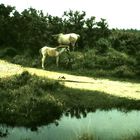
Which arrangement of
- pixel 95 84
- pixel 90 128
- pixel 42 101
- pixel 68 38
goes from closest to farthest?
1. pixel 90 128
2. pixel 42 101
3. pixel 95 84
4. pixel 68 38

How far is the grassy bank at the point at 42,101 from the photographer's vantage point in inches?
651

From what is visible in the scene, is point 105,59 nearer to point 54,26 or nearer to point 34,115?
point 54,26

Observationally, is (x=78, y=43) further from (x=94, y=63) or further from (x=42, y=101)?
(x=42, y=101)

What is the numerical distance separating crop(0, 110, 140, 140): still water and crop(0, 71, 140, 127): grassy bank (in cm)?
44

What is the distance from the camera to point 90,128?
1557 cm

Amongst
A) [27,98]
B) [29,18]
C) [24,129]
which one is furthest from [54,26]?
[24,129]

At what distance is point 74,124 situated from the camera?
1662cm

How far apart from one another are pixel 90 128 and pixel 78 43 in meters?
16.5

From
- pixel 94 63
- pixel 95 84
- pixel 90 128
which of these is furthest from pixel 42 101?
pixel 94 63

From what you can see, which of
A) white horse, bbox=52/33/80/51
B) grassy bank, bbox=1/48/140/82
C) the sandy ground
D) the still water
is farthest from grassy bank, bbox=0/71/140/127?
white horse, bbox=52/33/80/51

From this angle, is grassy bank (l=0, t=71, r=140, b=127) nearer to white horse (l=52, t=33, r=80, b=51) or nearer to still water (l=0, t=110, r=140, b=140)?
still water (l=0, t=110, r=140, b=140)

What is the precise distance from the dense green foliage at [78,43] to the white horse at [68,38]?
706mm

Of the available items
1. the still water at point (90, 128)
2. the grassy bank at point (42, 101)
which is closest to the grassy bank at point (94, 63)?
the grassy bank at point (42, 101)

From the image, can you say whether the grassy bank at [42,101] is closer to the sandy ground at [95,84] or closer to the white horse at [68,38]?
the sandy ground at [95,84]
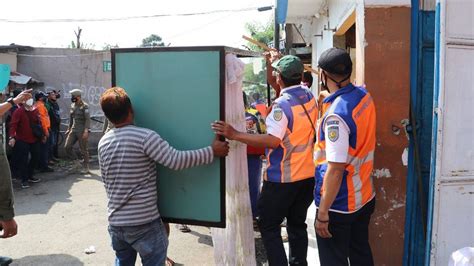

» **GIVEN EXERCISE**: How many lines in the rows above contain the string "distance"? Case counts; reply with the number alone.

» **TASK RESULT**: 4